AI Memory Is Broken. I Know Because I Built It.

Building Speak2Me, a voice-first AI journal that actually knows your story

I was talking to Claude the other day. Not about code, not about some technical problem. I was venting. About work, about life stuff, about things I wouldn't normally say out loud to an AI. And Claude responded with something so personal, so specific to MY situation, that I stopped scrolling and just stared at it.

It referenced my daughter by name. It brought up something I'd been stressed about from a conversation three weeks ago. It connected dots between things I'd said in completely separate chats.

And I thought: that response IS a product. If I could bottle that feeling of being truly heard and remembered by an AI, people would pay for it.
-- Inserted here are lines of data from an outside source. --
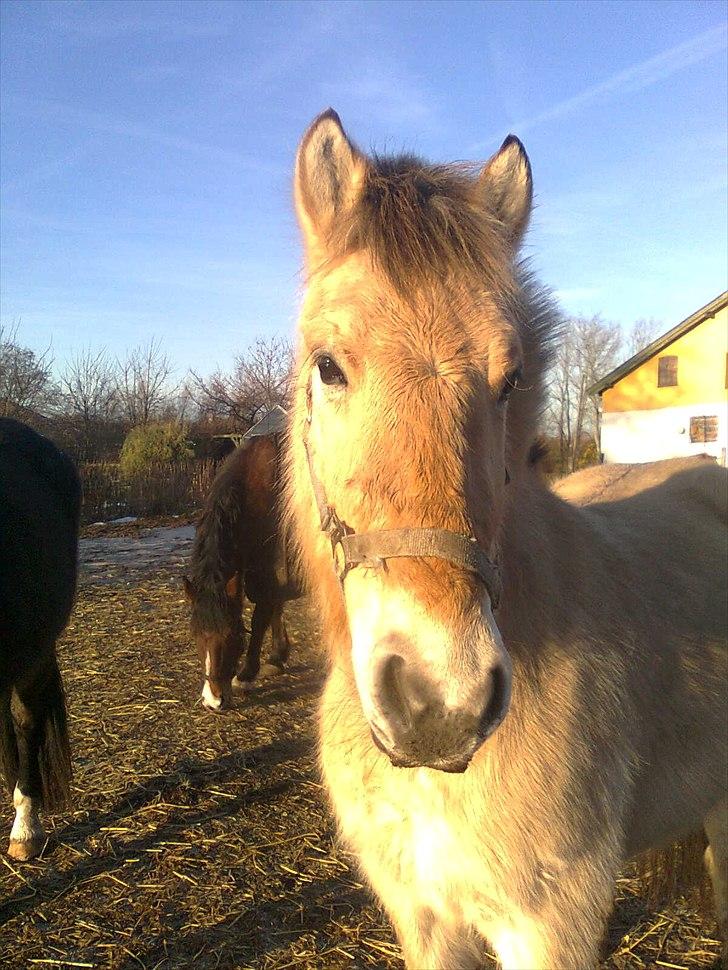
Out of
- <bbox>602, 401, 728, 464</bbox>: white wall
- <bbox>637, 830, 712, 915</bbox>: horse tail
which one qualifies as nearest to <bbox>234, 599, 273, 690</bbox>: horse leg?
<bbox>637, 830, 712, 915</bbox>: horse tail

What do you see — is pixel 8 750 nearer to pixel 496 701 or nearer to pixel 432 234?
pixel 496 701

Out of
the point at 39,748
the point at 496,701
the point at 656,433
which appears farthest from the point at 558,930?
the point at 656,433

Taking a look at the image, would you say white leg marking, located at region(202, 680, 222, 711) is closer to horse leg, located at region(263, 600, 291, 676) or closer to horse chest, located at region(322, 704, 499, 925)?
horse leg, located at region(263, 600, 291, 676)

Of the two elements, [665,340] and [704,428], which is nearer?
[704,428]

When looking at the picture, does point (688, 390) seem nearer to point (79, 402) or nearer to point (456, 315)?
point (79, 402)

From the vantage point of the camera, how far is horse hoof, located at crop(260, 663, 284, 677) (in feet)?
20.9

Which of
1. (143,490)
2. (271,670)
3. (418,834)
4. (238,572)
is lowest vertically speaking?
(271,670)

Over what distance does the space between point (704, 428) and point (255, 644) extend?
26116 millimetres

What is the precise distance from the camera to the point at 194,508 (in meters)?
19.2

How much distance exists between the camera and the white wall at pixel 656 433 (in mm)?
26484

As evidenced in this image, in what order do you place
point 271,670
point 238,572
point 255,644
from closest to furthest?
point 238,572, point 255,644, point 271,670

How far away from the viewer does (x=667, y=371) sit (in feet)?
92.4

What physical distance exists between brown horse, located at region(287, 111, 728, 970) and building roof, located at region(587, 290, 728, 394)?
94.5 ft

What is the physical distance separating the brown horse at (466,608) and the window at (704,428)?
90.9 ft
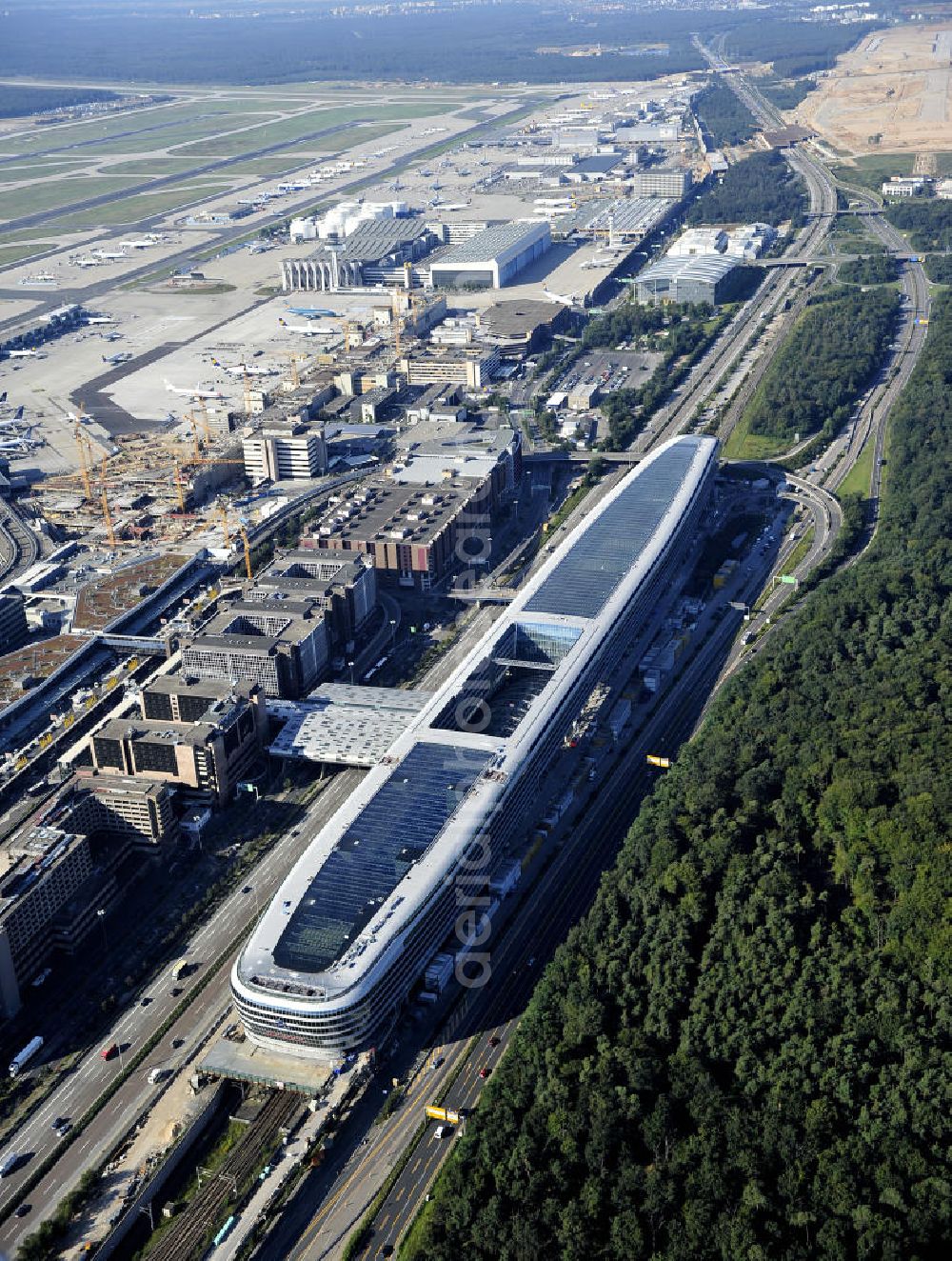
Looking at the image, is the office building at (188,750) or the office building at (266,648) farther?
the office building at (266,648)

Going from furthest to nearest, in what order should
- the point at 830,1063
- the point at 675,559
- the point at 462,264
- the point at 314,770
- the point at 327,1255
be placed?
the point at 462,264 < the point at 675,559 < the point at 314,770 < the point at 830,1063 < the point at 327,1255

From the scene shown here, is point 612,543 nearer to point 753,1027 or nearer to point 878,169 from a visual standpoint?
point 753,1027

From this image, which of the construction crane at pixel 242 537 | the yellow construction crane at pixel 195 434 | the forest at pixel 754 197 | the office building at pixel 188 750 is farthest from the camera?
the forest at pixel 754 197

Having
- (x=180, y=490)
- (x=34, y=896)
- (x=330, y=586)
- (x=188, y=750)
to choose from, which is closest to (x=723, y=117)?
(x=180, y=490)

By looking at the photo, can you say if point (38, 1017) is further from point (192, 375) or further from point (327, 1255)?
point (192, 375)

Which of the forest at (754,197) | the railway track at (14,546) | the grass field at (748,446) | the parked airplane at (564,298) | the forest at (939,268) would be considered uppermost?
the forest at (754,197)

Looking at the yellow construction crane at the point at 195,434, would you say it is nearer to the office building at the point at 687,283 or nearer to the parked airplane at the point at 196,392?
the parked airplane at the point at 196,392

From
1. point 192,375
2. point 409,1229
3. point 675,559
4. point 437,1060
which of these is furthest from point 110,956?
point 192,375

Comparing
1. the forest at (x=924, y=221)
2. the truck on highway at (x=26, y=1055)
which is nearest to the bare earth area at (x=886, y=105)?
the forest at (x=924, y=221)
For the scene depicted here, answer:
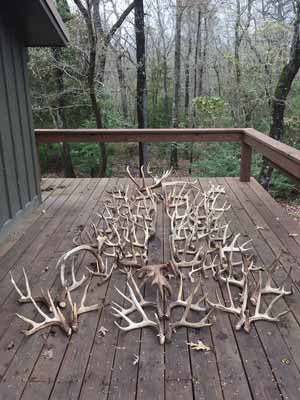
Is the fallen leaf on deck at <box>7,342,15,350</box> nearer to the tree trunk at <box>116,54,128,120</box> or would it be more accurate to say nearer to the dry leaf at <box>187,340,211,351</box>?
the dry leaf at <box>187,340,211,351</box>

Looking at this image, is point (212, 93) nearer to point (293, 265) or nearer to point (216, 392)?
point (293, 265)

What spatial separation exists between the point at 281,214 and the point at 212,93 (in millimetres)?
10336

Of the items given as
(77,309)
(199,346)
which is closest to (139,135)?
(77,309)

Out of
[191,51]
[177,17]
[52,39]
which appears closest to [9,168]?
[52,39]

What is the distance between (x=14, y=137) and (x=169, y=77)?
1023 centimetres

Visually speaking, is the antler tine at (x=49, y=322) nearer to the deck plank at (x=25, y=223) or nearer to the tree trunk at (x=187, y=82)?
the deck plank at (x=25, y=223)

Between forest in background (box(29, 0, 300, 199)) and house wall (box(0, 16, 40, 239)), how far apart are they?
14.3 ft

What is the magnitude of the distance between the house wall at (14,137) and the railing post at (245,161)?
9.31 ft

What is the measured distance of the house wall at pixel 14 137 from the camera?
349cm

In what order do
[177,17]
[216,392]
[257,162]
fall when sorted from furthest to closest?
[177,17]
[257,162]
[216,392]

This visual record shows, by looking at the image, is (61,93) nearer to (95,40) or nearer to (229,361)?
(95,40)

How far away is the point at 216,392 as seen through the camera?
1.62 meters

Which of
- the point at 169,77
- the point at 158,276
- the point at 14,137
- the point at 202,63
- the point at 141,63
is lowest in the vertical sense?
the point at 158,276

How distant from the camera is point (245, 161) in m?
5.13
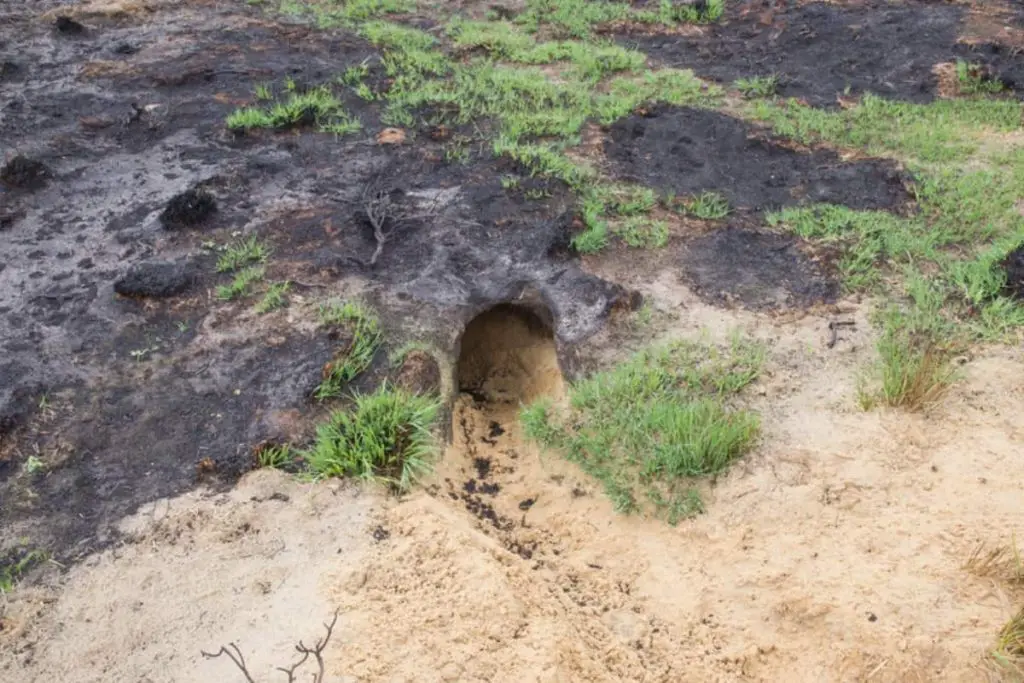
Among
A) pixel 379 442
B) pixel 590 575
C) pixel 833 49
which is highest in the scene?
pixel 833 49

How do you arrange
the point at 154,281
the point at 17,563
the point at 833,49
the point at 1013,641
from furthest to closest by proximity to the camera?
the point at 833,49
the point at 154,281
the point at 17,563
the point at 1013,641

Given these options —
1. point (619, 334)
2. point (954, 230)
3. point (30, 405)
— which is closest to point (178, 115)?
point (30, 405)

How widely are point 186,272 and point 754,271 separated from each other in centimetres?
339

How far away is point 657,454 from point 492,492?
2.76 feet

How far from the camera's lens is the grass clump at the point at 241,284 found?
15.6 feet

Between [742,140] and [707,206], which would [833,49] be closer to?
[742,140]

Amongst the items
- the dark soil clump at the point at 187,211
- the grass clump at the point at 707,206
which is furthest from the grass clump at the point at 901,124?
the dark soil clump at the point at 187,211

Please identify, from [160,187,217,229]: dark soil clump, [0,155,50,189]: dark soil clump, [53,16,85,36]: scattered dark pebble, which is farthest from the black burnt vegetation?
[53,16,85,36]: scattered dark pebble

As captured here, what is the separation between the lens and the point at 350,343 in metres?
4.39

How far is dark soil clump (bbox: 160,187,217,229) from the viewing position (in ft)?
17.5

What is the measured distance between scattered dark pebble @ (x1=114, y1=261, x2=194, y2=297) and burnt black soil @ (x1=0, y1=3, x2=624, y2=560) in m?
0.01

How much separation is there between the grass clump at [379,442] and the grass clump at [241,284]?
1.25 m

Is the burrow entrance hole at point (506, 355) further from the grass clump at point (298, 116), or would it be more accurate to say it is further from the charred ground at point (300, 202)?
the grass clump at point (298, 116)

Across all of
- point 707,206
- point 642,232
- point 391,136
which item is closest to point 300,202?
point 391,136
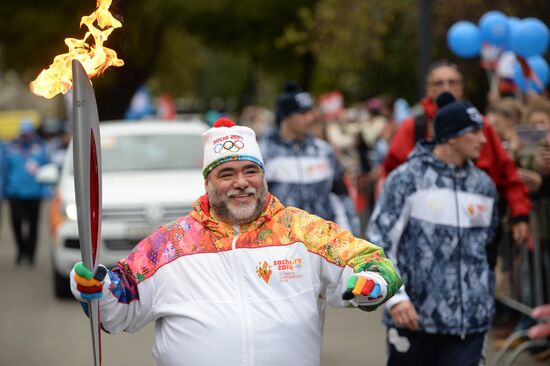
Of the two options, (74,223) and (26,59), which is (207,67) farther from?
(74,223)

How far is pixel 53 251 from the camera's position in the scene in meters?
11.6

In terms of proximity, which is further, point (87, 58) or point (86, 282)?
point (87, 58)

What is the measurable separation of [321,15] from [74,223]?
12222mm

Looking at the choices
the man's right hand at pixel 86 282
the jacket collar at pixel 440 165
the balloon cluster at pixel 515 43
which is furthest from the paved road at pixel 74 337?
the man's right hand at pixel 86 282

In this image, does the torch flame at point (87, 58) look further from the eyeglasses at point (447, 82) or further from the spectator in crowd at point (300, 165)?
the spectator in crowd at point (300, 165)

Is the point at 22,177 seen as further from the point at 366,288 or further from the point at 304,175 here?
the point at 366,288

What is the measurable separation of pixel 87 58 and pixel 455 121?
6.79 ft

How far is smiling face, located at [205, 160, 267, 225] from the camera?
4.11m

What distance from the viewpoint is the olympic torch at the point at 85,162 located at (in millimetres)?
3611

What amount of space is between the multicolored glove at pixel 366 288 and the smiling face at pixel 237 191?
0.46m

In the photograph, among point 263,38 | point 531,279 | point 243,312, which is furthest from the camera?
point 263,38

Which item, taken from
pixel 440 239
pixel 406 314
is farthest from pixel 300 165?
pixel 406 314

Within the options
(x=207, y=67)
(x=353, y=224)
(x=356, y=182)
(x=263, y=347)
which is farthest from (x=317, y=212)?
(x=207, y=67)

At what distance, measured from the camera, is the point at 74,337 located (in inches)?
375
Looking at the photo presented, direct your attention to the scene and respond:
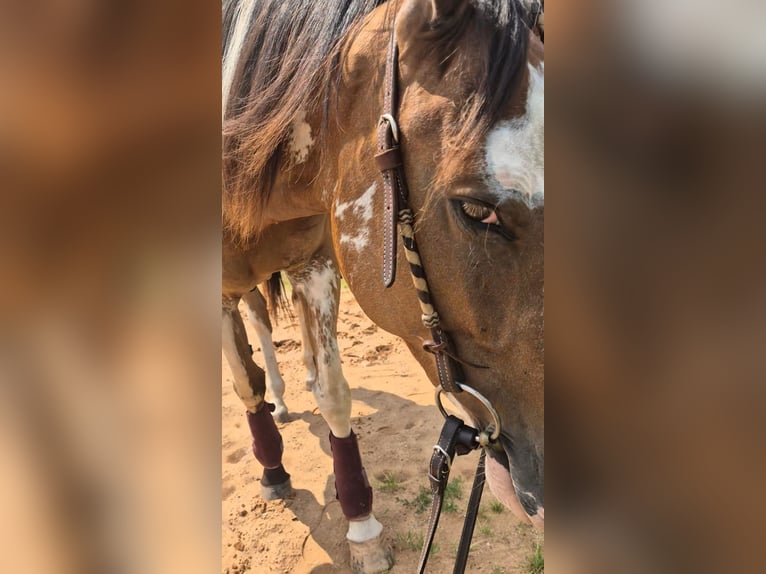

So I built Speak2Me. A voice-first AI journal companion. You talk to it like a friend, and it actually remembers your story. Not generic responses like "that sounds frustrating." Real, personal responses that reference your life, your people, your patterns.

It took me about two hours to build the first version. And then it took me the rest of the week to make it actually work. Because here's the thing nobody tells you about AI memory: it's really, REALLY hard to get right.

The Promise vs. The Reality

The idea was simple: you open the app and it just gets you. It remembers your wife's name, asks about that job stress you mentioned last week, and checks if the baby is finally sleeping through the night.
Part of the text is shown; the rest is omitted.